The Master Tracking Doc was used to coordinate efforts between Consensys Diligence and Actors devs. It was shared with Actors devs in the first few weeks of the engagement, and was maintained by Diligence throughout. This document contains:

  • Open Items: Bugs, recommendations, discussion items, and other relevant outputs were filed and tracked here.
  • Schedule: Lists the primary and secondary objectives for each week of the engagement.
  • Documentation: References the documentation we produced for each Actor in order to aid our review.
  • Addressed: After addressing Open Items, issues were moved here.

Appendix 2 - Disclosure

ConsenSys Diligence (“CD”) typically receives compensation from one or more clients (the “Clients”) for performing the analysis contained in these reports (the “Reports”). The Reports may be distributed through other means, including via ConsenSys publications and other distributions.

The Reports are not an endorsement or indictment of any particular project or team, and the Reports do not guarantee the security of any particular project. This Report does not consider, and should not be interpreted as considering or having any bearing on, the potential economics of a token, token sale or any other product, service or other asset. Cryptographic tokens are emergent technologies and carry with them high levels of technical risk and uncertainty. No Report provides any warranty or representation to any Third-Party in any respect, including regarding the bugfree nature of code, the business model or proprietors of any such business model, and the legal compliance of any such business. No third party should rely on the Reports in any way, including for the purpose of making any decisions to buy or sell any token, product, service or other asset. Specifically, for the avoidance of doubt, this Report does not constitute investment advice, is not intended to be relied upon as investment advice, is not an endorsement of this project or team, and it is not a guarantee as to the absolute security of the project. CD owes no duty to any Third-Party by virtue of publishing these Reports.

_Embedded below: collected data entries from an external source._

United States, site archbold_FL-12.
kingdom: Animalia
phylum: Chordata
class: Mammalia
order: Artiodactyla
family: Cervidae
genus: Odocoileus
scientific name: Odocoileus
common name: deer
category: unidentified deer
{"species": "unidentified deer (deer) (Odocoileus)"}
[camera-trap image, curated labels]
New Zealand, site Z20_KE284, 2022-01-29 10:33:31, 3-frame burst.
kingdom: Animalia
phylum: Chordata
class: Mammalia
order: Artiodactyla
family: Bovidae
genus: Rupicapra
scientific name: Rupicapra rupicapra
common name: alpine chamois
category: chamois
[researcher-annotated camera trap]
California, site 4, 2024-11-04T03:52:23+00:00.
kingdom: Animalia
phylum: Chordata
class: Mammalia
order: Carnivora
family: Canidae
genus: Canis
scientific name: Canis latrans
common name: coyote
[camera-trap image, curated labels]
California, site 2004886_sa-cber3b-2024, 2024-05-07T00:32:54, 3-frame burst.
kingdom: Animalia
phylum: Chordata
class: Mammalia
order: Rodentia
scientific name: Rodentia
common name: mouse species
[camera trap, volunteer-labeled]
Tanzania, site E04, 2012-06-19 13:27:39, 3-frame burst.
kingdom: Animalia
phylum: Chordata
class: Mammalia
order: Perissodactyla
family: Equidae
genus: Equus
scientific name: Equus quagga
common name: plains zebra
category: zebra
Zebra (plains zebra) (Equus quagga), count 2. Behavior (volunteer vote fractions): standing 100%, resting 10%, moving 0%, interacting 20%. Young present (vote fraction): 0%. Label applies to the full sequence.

PURPOSE OF REPORTS The Reports and the analysis described therein are created solely for Clients and published with their consent. The scope of our review is limited to a review of Solidity code and only the Solidity code we note as being within the scope of our review within this report. The Solidity language itself remains under development and is subject to unknown risks and flaws. The review does not extend to the compiler layer, or any other areas beyond Solidity that could present security risks. Cryptographic tokens are emergent technologies and carry with them high levels of technical risk and uncertainty.

CD makes the Reports available to parties other than the Clients (i.e., “third parties”) – on its website. CD hopes that by making these analyses publicly available, it can help the blockchain ecosystem develop technical best practices in this rapidly evolving area of innovation.

LINKS TO OTHER WEB SITES FROM THIS WEB SITE You may, through hypertext or other computer links, gain access to web sites operated by persons other than ConsenSys and CD. Such hyperlinks are provided for your reference and convenience only, and are the exclusive responsibility of such web sites’ owners. You agree that ConsenSys and CD are not responsible for the content or operation of such Web sites, and that ConsenSys and CD shall have no liability to you or any other person or entity for the use of third party Web sites. Except as described below, a hyperlink from this web Site to another web site does not imply or mean that ConsenSys and CD endorses the content on that Web site or the operator or operations of that site. You are solely responsible for determining the extent to which you may use any content at any other web sites to which you link from the Reports. ConsenSys and CD assumes no responsibility for the use of third party software on the Web Site and shall have no liability whatsoever to any person or entity for the accuracy or completeness of any outcome generated by such software.

TIMELINESS OF CONTENT The content contained in the Reports is current as of the date appearing on the Report and is subject to change without notice. Unless indicated otherwise, by ConsenSys and CD.